CORPOS DESABITADOS

Em passado recente vivemos, na literatura e no cinema, uma espécie de invasão de zumbis. Livros e filmes abordando variações desse tema ou essa espécie de “personagem” tomaram conta de livrarias e telas. Não que a onda tenha terminado totalmente, mas com certeza arrefeceu. Ainda assim merece estudos que permitam um entendimento melhor das razões pelas quais surgiu e se estabeleceu. Aliás, sei que já existem alguns bem bons, como uma das duas dissertações de mestrado – tem esse título em Letras e também em Artes Cênicas – do meu amigo Gilberto Fonseca, que é escritor, professor e diretor teatral. Escrita ainda em 2015, tem o título “Leituras e Leitores da Série em Quadrinhos The Walking Dead”, a que deu origem a uma série dramática na televisão, dirigida por Frank Darabont, que levou o mesmo nome.

Um zumbi nada mais é do que um corpo desabitado, uma espécie de subcategoria de humanos sem alma que por isso estão, de certa forma, simultaneamente vivos e mortos. Seu aspecto orgânico está operando de modo parcial, posto que se movem, mesmo com certa dificuldade, e aparentam ter sentidos como audição e olfato. Com eles localizam as suas “vítimas”, que são os ainda plenamente vivos. Essas criaturas são movidas pelo apetite, o que não é muito explicável, uma vez que é de se supor que seu sistema digestório não esteja mais funcionando. E essa ânsia é apenas por carne humana. Nunca vi, por exemplo, um zumbi que comesse churrasco e muito menos que fosse vegetariano.

Nas histórias, a pessoa que é apanhada por uma dessas criaturas termina por tornar-se também ela própria um novo zumbi. Algo assim como com os vampiros: quem fica sem sangue tem seus caninos de imediato “vitaminados” e passa a precisar repor os litros que perdeu, além de ter que fugir da luz do sol, crucifixos, alho e estacas de madeira. Como não fui apanhado pela onda zumbinista, desconheço que esses tenham algum objeto, alimento ou clima com os quais se preocupar. Mesmo assim, fui agora tomado por uma súbita necessidade de conhecer melhor o que os move. Vai saber se isso não me será algum dia uma informação importante, até para minha sobrevivência. Do modo como o mundo real e o mundo literário estão se confundido, ultimamente, se torna recomendável estarmos preparados para tudo.

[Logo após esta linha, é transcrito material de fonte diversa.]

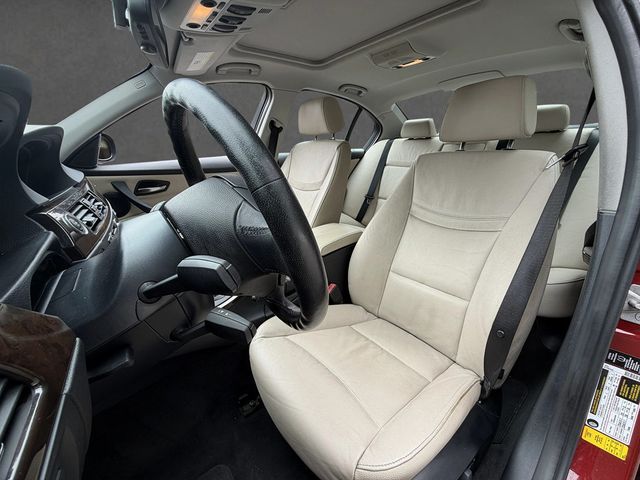 2011 BMW 328i - $11,822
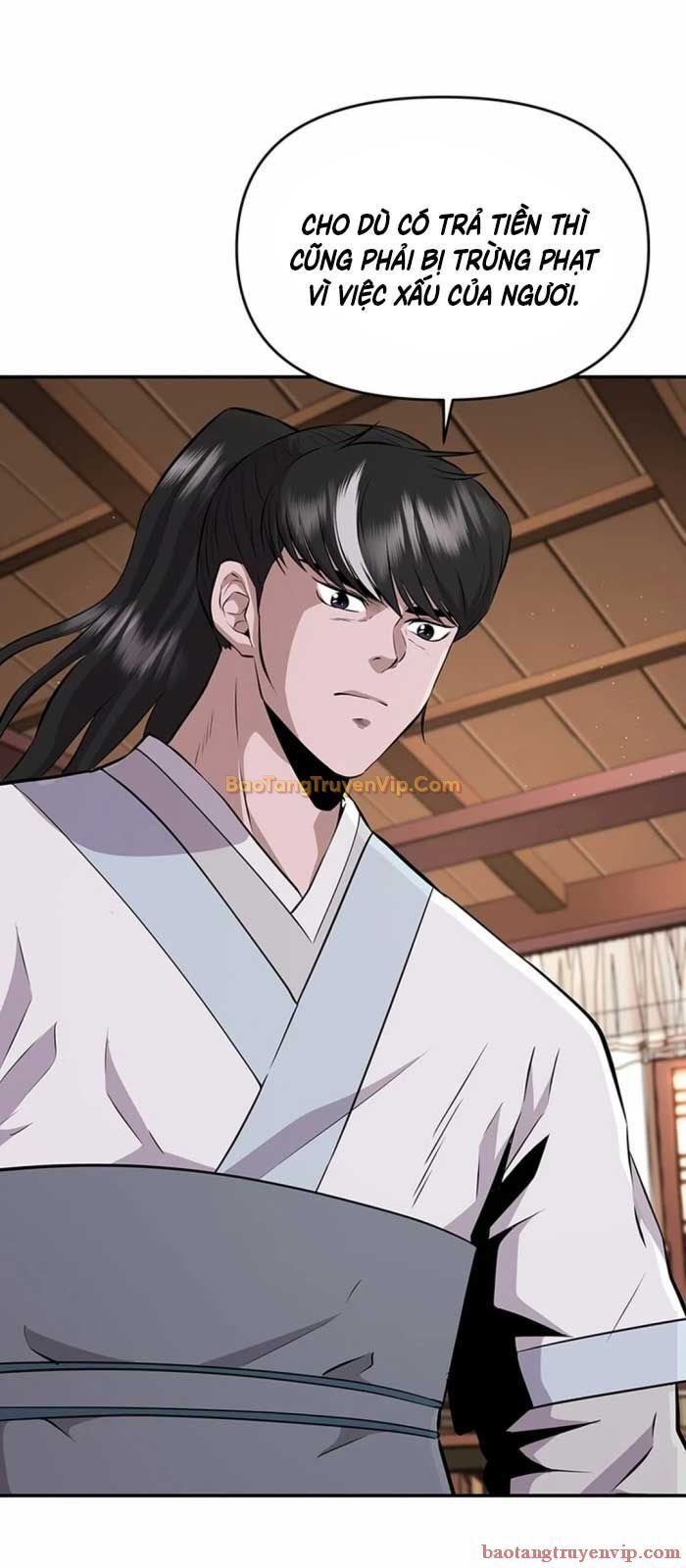 Thiên Hạ Đệ Nhất Côn Luân Khách Sạn Chap 11 - Next Chap 12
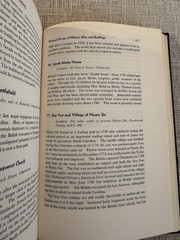 Colonials and Patriots 1964 HC Historic Places 1700-1783 National Park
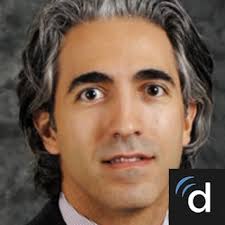 Dr. Charbel T. Chalfoun, MD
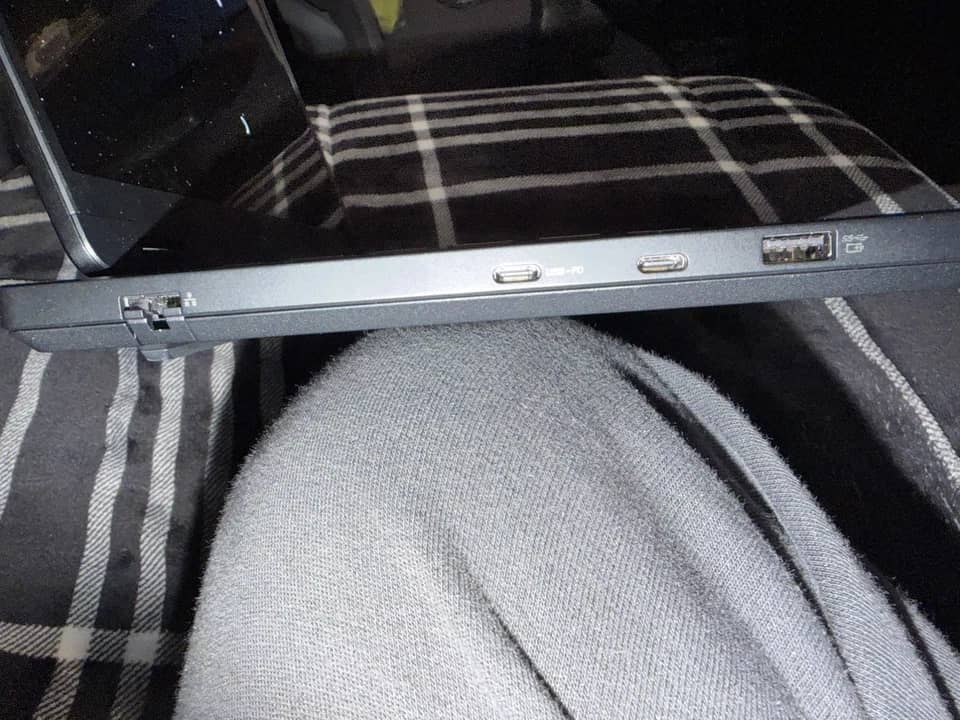 Lenovo Legion 5 Computers New 256GB 8GB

Notei, por exemplo, que os zumbis ficam numa espécie de torpor. Não se movem nem atacam sem que sejam despertados pela proximidade de comida. Mas vá um humano vivo passar por perto, que eles sentem seu cheiro ou ouvem algum som, ficando prontos para novo ataque. Também desconheço se existe algum perfume que os possa afastar, assim como a citronela faz com mosquitos. Ou se eles fugiriam de algum estilo musical: vá que sejam roqueiros, mas odeiem o sertanejo, por exemplo – nesse caso até me identificaria um pouco com eles. Mas não deve ser mesmo nada fácil ter apenas funções reflexas e vegetativas, ter perdido gosto pelas artes, a natureza, o humor e o sexo. Esse último é evidente, pois passaram a se reproduzir de outra forma.

Agora, falando sério, se isso for possível: no mínimo se pode pensar um pouco na transcendência do que seja ser humano, quando se fica atento às histórias. O que nos torna melhores? Eles em tese não possuem alma, como já escrevi antes. Mas todos nós, se formos vistos como um organismo biológico ativo, também estamos sendo apenas locatários de um espaço para ocupação temporária de um espírito. E, considerando a nossa essência espiritual, somos apenas locadores de um corpo que nos serve de forma transitória. Mesmo assim, vez por outra, muitos de nós terminamos enfrentando um vazio existencial, que pode nos tornar quase zumbis – a diferença seria não virarmos também canibais.

Não seriam zumbis os que vagam sem perspectiva de vida ou sequer uma opinião; aqueles que não se comovem com nada; as pessoas que são incapazes de quaisquer manifestações de empatia? Quem não consegue nem por um instante manifestar alguma preocupação sincera que não seja consigo ou com os seus, tem mesmo uma alma? E não estou colocando aqui essas questões de nenhum ponto de vista místico ou religioso. Uso apenas a percepção de que não pode haver vida sem sentimento. E é isso que falta de fato para os protagonistas dessas histórias: eles buscam não apenas a carne, posto que mesmo apodrecida isso eles também a têm. Querem, mesmo que instintivamente, a humanidade que não possuem mais e da qual sentem falta.

01.07.2021

O bônus musical de hoje é The Walking Dead Original Soundtrack, o tema da série The Walking Dead, produzido por Bear McCreary, de 2006.